The heuristic consists of evaluating the interactions (RTs, Quotes, Mentions, etc.) generated by the user being analyzed and doing some mathematical computations about them. For the same reason that in the preparation, and since not all interacted users may be stored in the document for each user, an upper limit is set on the number of the interacted users that are going to be taken into account for the computations (NUM_INTERACTED_USERS_HEUR). Note that it's not the same constant than NUM_INTERACTED_USERS_UPDATE, and it cannot be greater than the maximum number of interacted users stored in the db for each user. When describing the heuristic, this detail is ignored for simplicity purposes, but this must be taken into account when executing the script.

For illustrating how the heuristic works, let's take for example the user FAKE.PROMOTER.

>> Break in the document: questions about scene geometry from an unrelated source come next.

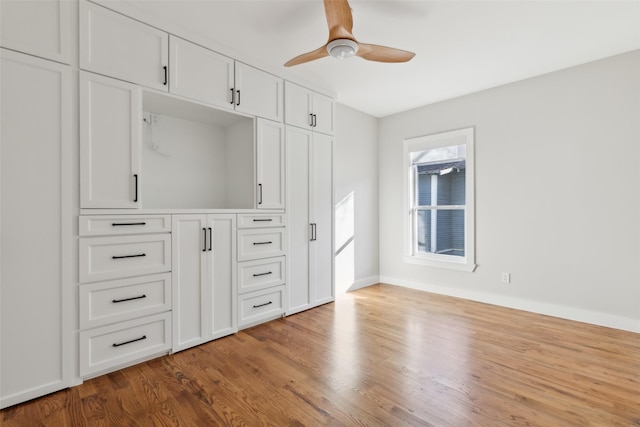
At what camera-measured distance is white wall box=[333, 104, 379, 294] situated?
4461 millimetres

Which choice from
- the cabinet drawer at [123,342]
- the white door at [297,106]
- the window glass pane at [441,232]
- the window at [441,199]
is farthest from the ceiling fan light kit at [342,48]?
the window glass pane at [441,232]

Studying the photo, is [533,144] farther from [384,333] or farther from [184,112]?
[184,112]

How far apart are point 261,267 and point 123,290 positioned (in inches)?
48.6

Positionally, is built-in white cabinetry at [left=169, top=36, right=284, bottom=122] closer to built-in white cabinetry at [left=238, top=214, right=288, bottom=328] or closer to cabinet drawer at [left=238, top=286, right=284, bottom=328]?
built-in white cabinetry at [left=238, top=214, right=288, bottom=328]

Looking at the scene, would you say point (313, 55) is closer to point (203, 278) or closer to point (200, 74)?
point (200, 74)

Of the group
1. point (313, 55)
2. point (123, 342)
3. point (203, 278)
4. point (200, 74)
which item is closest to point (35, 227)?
point (123, 342)

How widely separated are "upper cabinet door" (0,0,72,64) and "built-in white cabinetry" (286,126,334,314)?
6.41 ft

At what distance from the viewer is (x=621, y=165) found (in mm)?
3059

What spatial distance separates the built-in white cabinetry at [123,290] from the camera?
212 cm

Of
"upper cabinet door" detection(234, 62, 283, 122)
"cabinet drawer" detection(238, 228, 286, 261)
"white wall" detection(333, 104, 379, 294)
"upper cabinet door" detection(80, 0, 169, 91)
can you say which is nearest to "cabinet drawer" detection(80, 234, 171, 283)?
"cabinet drawer" detection(238, 228, 286, 261)

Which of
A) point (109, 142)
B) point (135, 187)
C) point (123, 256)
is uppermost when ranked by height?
point (109, 142)

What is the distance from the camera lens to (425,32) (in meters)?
2.68

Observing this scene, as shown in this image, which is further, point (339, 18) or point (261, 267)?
point (261, 267)

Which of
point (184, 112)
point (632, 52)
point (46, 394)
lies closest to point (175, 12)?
point (184, 112)
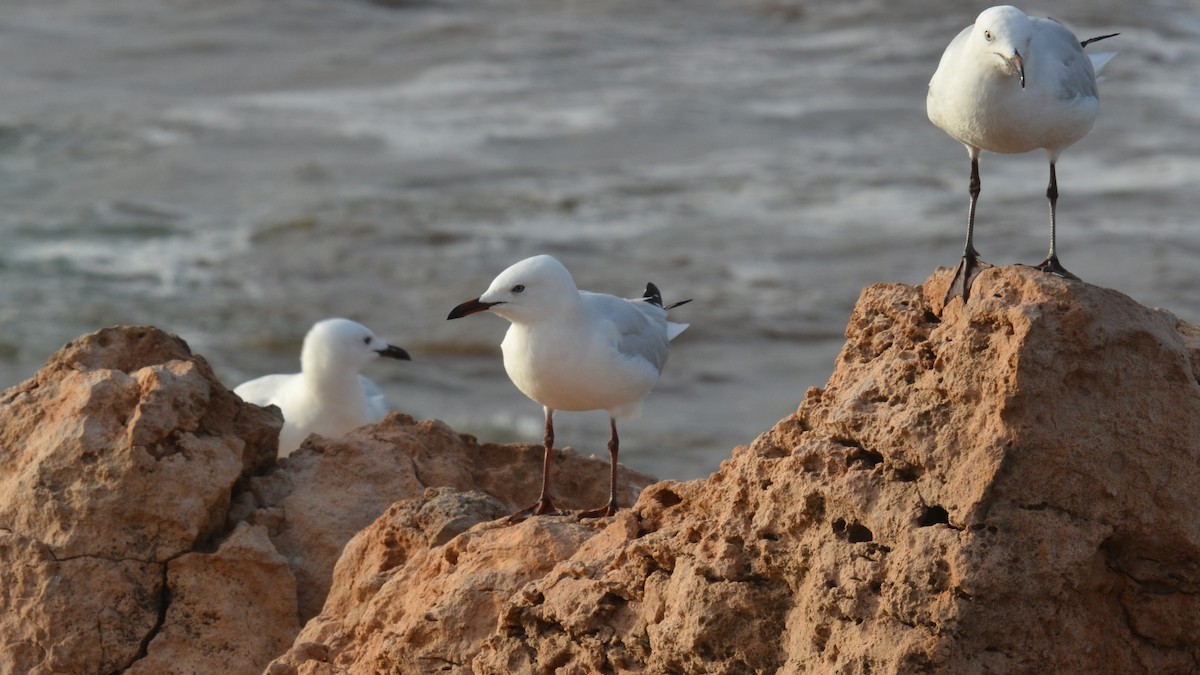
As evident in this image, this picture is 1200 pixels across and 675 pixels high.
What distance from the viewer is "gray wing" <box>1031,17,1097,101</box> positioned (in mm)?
4379

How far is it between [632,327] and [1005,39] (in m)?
2.10

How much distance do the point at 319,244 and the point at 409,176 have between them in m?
A: 2.50

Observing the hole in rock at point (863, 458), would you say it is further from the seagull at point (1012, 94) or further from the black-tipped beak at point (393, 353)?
the black-tipped beak at point (393, 353)

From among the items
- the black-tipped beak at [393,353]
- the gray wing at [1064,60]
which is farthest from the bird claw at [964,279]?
the black-tipped beak at [393,353]

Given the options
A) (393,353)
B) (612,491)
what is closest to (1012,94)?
(612,491)

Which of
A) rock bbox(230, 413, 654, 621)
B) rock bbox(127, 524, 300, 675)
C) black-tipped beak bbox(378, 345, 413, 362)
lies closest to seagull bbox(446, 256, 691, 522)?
rock bbox(230, 413, 654, 621)

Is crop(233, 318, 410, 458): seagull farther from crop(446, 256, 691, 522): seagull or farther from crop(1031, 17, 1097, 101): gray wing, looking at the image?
crop(1031, 17, 1097, 101): gray wing

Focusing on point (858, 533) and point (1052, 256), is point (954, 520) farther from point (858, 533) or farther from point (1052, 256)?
point (1052, 256)

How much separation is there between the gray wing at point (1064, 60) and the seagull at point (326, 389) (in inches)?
175

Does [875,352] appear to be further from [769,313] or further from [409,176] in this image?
[409,176]

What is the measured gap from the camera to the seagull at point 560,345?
17.8 feet

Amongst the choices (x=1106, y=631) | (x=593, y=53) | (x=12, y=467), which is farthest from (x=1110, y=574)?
(x=593, y=53)

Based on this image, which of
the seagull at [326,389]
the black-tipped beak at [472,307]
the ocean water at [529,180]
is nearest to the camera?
the black-tipped beak at [472,307]

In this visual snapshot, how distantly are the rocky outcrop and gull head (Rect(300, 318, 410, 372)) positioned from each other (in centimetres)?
325
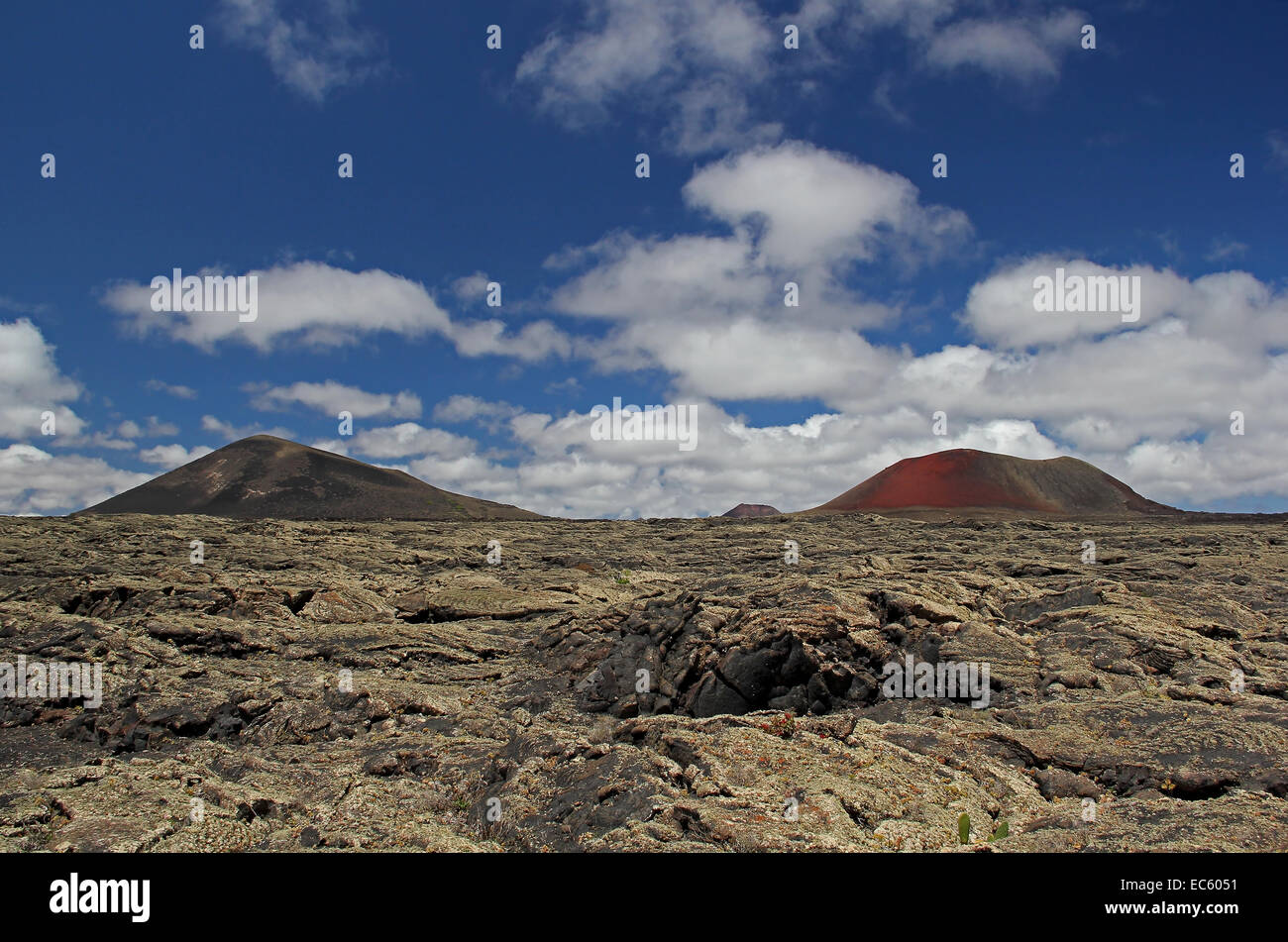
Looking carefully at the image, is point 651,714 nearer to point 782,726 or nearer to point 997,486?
point 782,726

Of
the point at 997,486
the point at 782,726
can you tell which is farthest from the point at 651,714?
the point at 997,486

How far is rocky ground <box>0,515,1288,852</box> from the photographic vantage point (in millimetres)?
7980

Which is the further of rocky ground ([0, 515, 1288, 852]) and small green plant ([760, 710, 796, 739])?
small green plant ([760, 710, 796, 739])

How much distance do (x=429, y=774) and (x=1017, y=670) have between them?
376 inches

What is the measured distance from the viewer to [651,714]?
13375mm

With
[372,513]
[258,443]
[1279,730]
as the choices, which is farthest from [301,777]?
[258,443]

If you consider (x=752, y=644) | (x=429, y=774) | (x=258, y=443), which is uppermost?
(x=258, y=443)

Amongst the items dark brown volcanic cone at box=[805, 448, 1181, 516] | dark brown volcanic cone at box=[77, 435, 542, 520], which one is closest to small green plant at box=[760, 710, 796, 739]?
dark brown volcanic cone at box=[77, 435, 542, 520]

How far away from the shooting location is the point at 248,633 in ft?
58.9

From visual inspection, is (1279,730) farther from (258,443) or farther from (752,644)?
(258,443)

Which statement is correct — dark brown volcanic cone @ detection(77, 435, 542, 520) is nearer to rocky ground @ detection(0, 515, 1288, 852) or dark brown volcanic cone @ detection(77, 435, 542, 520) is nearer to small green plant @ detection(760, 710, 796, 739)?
rocky ground @ detection(0, 515, 1288, 852)

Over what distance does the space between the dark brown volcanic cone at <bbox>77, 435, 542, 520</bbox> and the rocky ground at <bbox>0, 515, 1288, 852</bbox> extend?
54.7 meters

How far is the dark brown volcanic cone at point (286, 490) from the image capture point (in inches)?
3135
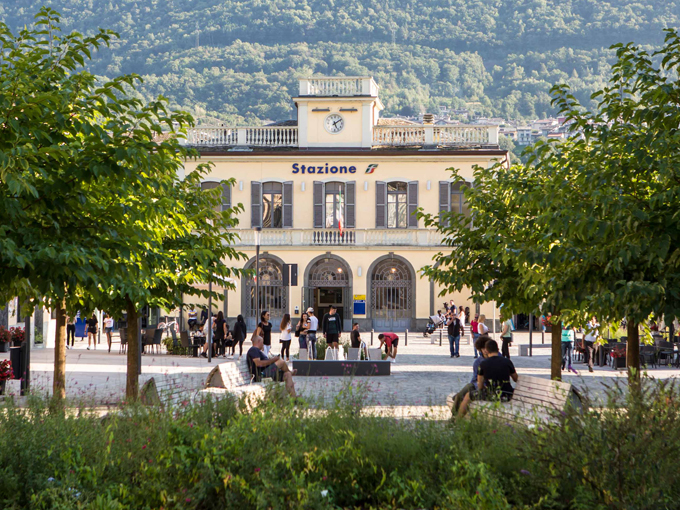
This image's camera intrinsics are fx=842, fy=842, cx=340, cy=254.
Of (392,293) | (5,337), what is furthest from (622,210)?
(392,293)

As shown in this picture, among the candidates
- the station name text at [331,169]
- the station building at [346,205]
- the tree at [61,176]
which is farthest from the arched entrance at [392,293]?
the tree at [61,176]

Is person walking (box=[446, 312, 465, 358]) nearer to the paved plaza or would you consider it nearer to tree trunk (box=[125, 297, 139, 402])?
the paved plaza

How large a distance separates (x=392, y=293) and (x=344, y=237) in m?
3.32

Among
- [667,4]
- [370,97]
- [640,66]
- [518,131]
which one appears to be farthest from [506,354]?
[667,4]

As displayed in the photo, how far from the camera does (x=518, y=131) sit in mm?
144375

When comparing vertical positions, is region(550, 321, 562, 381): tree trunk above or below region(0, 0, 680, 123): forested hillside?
below

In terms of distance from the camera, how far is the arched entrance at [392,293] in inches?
1481

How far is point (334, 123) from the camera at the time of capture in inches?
1517

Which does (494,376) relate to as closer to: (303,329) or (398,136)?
→ (303,329)

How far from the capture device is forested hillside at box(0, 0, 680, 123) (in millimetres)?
140625

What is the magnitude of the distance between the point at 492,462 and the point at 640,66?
447cm

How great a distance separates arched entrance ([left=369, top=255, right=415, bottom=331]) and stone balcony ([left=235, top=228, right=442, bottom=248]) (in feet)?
2.98

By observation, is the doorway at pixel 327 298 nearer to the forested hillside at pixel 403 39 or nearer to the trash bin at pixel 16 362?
the trash bin at pixel 16 362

Assume that she's the user being analyzed. First, a synthesis of her interactions (the interactions and users interacted by her) are fetched, using the 'NetworkAnalyzer' class from the 'network_analysis' module(4). The results are better if the synthesis of the interactions of a user is ordered decreasingly by the number of interactions started with them, so its iterated in this order. Also the synthesis of the interacted users with the bot_detector_pbb of each one of them is fetched. The exact next steps depends on the specific method of the heuristic, and are described below. For now suffice it say that the heuristic calculates a score that if it turns out to be greater than a defined threshold(5), it returns 1 otherwise 0.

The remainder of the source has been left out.